**Provided passage**
<<<<
Share your dilemmas and get honest opinions from other Mumsnetters.

To think men don't really mind a bit of extra weight.

130 replies

JaffaMyCake · 21/07/2013 12:53

Not so much to do with my DH as its tough shit for him Grin.

My sister is made 20s and probably carries an "extra" ten pounds or so above what would be a 'perfect' body. She dresses for her figure and wears great clothes and has curvy boobs and bum, she doesn't have a flat tummy, but it certainly isn't large. She's 5'4 and probably weighs just under 10 stone a dress size 10.

Being newly single she's extremely paranoid about not being perfect and that her "weight" will put men off.

So AIBU to tell her to quit moaning unless she wants to swap for my pushing size 14 post baby body?

OP posts:
ShoutyCrackers · 21/07/2013 16:59

Ah but it's all relative CEO! I can really feel an extra few lbs - yes, even at size 10 , and have the same hang ups about my body as someone who is size 18 or 14 or 22. Like I said, all relative

CheeseFondueRocks · 21/07/2013 17:05

Yes, it also depends how tall you are. I can tell you that with my tiny 5ft2 frame I am borderline overweight at a size 10 and I certainly feel it. I don't go on about diets though.

Latara · 21/07/2013 17:08

To be blunt - at 'just under 10 stone' and 5'4'' your sister is within the Healthy BMI range. So technically she's not at all Overweight by '10lb'.

For extra confidence she may wish to tone up her tummy, but she probably looks just fine how she is.

Dress size is not a good measure to use because clothing sizes vary from shop to shop - I wear clothes ranging from sizes 12 to 16 all at the same time so I'm not sure what size I actually am!

Re: men - they like a happy smile and an approachable attitude most of all IME.

A woman can look like a Supermodel but a man won't bother if she has an off-putting unfriendly attitude.
>>>>
**What to do**
1 – Rewrite the part of the forum thread that opens with the words containing "Dress size is" and closes with "off-putting unfriendly attitude.", putting "film star" in place of "Supermodel".
2 – In the forum thread, what dress size does the original poster say her sister wears?
3 – Take the forum thread about a sister's worries over her weight further from where it stops.
Leave the items aside; they have nothing to do with this.

**Extracted material**
<<<<
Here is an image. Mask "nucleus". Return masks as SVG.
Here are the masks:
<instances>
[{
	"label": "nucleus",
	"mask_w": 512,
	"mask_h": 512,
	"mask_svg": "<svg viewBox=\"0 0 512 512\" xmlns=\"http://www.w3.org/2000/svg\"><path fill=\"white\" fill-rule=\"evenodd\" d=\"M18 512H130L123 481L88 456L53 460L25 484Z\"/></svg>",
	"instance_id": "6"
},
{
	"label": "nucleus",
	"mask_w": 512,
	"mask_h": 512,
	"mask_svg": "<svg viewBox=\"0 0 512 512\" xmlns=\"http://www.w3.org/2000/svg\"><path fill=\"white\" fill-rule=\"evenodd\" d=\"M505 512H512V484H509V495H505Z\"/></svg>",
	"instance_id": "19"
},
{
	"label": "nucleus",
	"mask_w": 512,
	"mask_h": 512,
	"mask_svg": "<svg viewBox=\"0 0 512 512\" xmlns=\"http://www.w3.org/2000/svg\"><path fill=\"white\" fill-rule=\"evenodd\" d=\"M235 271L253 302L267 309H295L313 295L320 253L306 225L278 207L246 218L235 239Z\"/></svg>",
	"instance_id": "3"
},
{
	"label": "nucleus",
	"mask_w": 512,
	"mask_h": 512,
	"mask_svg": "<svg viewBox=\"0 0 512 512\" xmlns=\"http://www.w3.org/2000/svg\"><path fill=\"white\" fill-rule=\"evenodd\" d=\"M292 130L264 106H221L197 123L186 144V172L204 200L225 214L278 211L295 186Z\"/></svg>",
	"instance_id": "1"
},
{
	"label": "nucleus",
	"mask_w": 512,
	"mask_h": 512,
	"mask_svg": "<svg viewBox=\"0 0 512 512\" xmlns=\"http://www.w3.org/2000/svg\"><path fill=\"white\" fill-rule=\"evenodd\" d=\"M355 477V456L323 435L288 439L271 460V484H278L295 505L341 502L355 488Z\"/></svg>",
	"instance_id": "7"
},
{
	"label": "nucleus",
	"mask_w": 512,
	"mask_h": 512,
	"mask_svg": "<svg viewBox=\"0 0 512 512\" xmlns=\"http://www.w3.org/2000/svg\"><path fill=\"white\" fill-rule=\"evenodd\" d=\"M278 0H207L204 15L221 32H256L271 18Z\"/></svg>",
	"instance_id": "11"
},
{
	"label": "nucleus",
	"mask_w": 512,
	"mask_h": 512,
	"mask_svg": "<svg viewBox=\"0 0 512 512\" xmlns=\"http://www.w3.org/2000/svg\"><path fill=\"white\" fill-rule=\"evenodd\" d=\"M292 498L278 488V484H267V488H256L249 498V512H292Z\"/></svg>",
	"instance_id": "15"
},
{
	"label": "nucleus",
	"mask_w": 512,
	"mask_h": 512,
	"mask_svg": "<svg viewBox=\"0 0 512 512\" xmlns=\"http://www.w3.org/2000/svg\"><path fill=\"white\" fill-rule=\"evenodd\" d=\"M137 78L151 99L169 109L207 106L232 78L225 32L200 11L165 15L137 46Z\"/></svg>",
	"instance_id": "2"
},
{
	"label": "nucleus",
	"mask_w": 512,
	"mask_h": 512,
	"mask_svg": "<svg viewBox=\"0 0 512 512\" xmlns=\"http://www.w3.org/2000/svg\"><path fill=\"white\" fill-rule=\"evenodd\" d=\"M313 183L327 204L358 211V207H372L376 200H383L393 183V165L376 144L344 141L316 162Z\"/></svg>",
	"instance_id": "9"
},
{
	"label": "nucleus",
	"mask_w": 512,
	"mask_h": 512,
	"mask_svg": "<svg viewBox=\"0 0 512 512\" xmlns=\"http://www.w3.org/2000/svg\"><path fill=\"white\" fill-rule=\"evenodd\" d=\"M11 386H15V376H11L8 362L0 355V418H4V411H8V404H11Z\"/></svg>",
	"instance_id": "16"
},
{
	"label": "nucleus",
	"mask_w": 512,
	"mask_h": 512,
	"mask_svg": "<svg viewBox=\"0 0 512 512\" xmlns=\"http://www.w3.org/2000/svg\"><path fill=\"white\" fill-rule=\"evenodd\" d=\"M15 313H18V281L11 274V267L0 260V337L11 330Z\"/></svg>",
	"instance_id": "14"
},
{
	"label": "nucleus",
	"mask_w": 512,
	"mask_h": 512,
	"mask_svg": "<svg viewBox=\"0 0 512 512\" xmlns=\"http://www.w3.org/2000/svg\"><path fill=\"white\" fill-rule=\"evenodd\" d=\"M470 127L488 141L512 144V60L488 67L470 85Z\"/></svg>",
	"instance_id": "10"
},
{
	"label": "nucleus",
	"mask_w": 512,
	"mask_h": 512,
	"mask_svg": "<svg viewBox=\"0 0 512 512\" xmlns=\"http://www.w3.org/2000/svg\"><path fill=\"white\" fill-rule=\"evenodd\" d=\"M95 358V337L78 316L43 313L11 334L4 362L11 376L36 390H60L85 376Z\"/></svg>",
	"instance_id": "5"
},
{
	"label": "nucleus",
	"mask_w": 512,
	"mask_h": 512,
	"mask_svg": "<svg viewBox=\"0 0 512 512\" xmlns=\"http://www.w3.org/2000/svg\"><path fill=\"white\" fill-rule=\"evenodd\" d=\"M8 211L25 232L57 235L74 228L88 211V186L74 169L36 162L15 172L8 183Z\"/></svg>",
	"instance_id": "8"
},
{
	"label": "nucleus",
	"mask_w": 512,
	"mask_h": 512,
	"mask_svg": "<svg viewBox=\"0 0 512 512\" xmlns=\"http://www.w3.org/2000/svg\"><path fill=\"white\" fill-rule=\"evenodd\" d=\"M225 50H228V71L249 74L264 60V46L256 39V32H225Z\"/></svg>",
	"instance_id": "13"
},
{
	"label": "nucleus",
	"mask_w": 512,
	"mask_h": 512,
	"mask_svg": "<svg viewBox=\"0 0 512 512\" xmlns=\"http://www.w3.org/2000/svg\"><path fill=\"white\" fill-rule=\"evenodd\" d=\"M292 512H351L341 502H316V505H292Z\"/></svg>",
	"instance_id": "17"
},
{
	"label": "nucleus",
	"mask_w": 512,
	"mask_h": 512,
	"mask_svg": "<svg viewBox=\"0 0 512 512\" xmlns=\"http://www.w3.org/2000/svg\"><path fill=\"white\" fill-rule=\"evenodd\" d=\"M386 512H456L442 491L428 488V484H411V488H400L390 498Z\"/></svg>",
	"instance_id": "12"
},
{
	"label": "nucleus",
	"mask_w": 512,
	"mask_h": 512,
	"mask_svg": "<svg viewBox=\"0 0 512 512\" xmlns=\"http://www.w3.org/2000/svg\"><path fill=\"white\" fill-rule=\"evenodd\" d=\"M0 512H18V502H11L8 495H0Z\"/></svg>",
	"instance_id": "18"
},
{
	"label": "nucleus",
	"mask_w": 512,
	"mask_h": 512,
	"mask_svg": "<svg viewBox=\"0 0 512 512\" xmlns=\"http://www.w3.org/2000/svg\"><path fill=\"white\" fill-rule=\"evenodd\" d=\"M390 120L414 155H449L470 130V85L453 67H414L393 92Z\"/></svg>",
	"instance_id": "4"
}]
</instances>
>>>>
**Responses for each task**
1 –
Dress size is not a good measure to use because clothing sizes vary from shop to shop - I wear clothes ranging from sizes 12 to 16 all at the same time so I'm not sure what size I actually am!

Re: men - they like a happy smile and an approachable attitude most of all IME.

A woman can look like a film star but a man won't bother if she has an off-putting unfriendly attitude.

2 – A size 10.

3 –
DomesticCEO · 21/07/2013 17:13

Shouty, agree but maybe slim women should pick their audience? I used to be a size 12 and wouldn't dream of telling my larger friends I was fat - what the fuck does that say to them about what I think of their size???

But then I tried not to talk about weight/diets/size at all because so many women go on and on and on and on and on about it. It's unbelievably boring - that is probably what turns men off more than anything!!

eccentrica · 21/07/2013 17:21

when I got together with my DP I weighed just under 9 st, I'm 5 ft 8. a year later i'd dropped to 7.5 st and a Size 6. after having our DD I was over 11.5 st before I lost the baby weight, and I'm now pg again.

he's never stopped fancying me throughout all these changes. despite me hating my post pg body. he says it's about who I am, not a few pounds here or there. I am far more bothered by weight than him.

I'm sure there is a limit, if I became obese that would be different (and same for me, with him).

in my experience that is true of most decent men and whatever my size I wouldn't consider getting together with a bloke like mayorquimby above who thinks a size 10 woman is too fat!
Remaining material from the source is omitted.